### Directions
(a) In the forum thread on high street shops, about how much does one poster say a decent pressing of a double LP costs?
(b) Copy everything from "Jessops gone. Who's" down to "Intermanaut wrote (see)" in the forum thread on high street shops, swapping "opening hours" for "trading hours".

### Passage shown
------------------------------------

Jessops gone. Who's next?

Not really surprised

81 to 100 of 127 messages
15/01/2013 at 17:00

High Street shops need to re-think their opening hours. 9-5.30 doesn't suit the majority.

15/01/2013 at 17:24
Intermanaut wrote (see)

 If I want superb audio quality, then I buy vinyl.

You're a lucky chap/chapess if you can get all the music you like on vinyl.
Unfortunately most of the bands / artists I'm into don't release on vinyl so I buy the next best, uncompressed option, CD.

Yes I also want superb audio quality and mp3 doesn't have it.

Edited: 15/01/2013 at 17:24
16/01/2013 at 10:52

I'm old school.
Plenty of comments about how easy it is to download music (and books) these days, and nobody needs it on CD. I'll agree that downloading is the simple way, but what if you don't know what you want?
The beauty of record shops (and book shops) back in the day was that you could have a browse, and often you actually spoke, face to face, with other like minded people who would give you a tip off. In some shops the retailer would also let you have a listen either privately or over the stores airwaves (and were always 'musos' who knew their onions) 
Thus your music (and literal) tastes widened and you walked out with something you didn't know you wanted. I agree that the street retailer is more expensive, but thats a price I'd pay for a bit more in the way of service.
When we go shopping the wife and girls go off to wherever, and I oscillate between HMV and Waterstones. "Why don't you get it on amazon" they ask, the answer is obvious, "I don't know what I want"

16/01/2013 at 11:11

Not knowing what you want or exposure to new things is the beauty of online media. Install something like Spotify, or even browse Youtube and you have free access to thousands of tracks and artists. You can discover music from any genre all at the click of a button. Unlike a retailer who in terms of HMV have staff with little to no knowledge of the media they sell and will only ever recommend things they have heard about.

You want a book, search the subject. Most book retailers have a view before you buy online, or read reviews and feedback.

If anything high street shopping restricts your options to new genres and possibilities as they can never match what is available online.

16/01/2013 at 11:13

@Gee Raff - I only by one vinyl album a month (a decent pressing is around the £25 mark for a double LP), and go for classics (Ray Charles, Miles Davis, Kylie Minogue).  Most of the music I buy is MP3, and I save vinyl for the good stuff I'd sit and listen to, rather than what I'd hear while I'm doing something else.

------------------------------------

### Recorded information
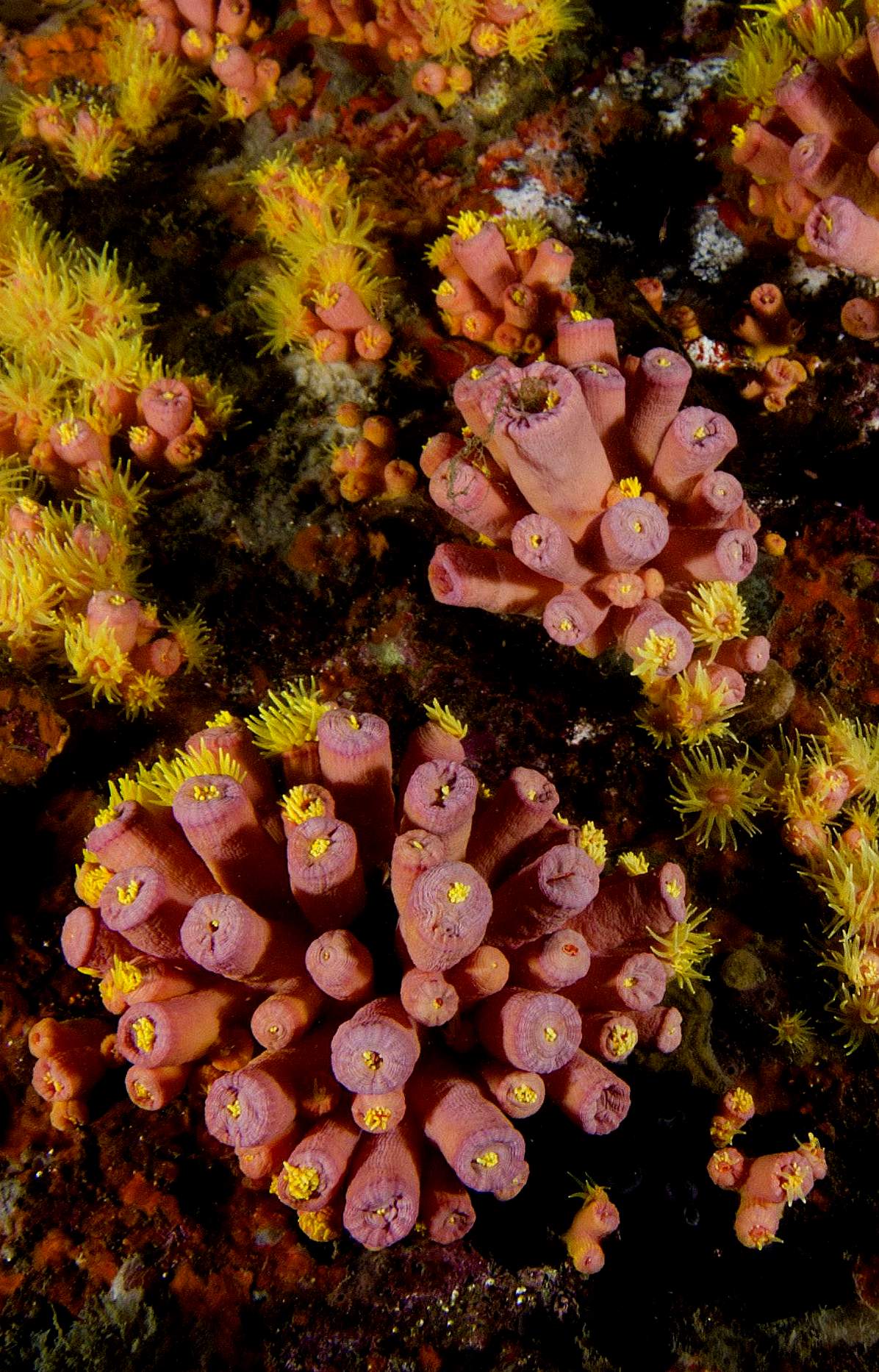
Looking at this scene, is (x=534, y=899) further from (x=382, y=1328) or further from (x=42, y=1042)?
(x=42, y=1042)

------------------------------------

### Solutions for each task
(a) Around £25.

(b)
Jessops gone. Who's next?

Not really surprised

81 to 100 of 127 messages
15/01/2013 at 17:00

High Street shops need to re-think their trading hours. 9-5.30 doesn't suit the majority.

15/01/2013 at 17:24
Intermanaut wrote (see)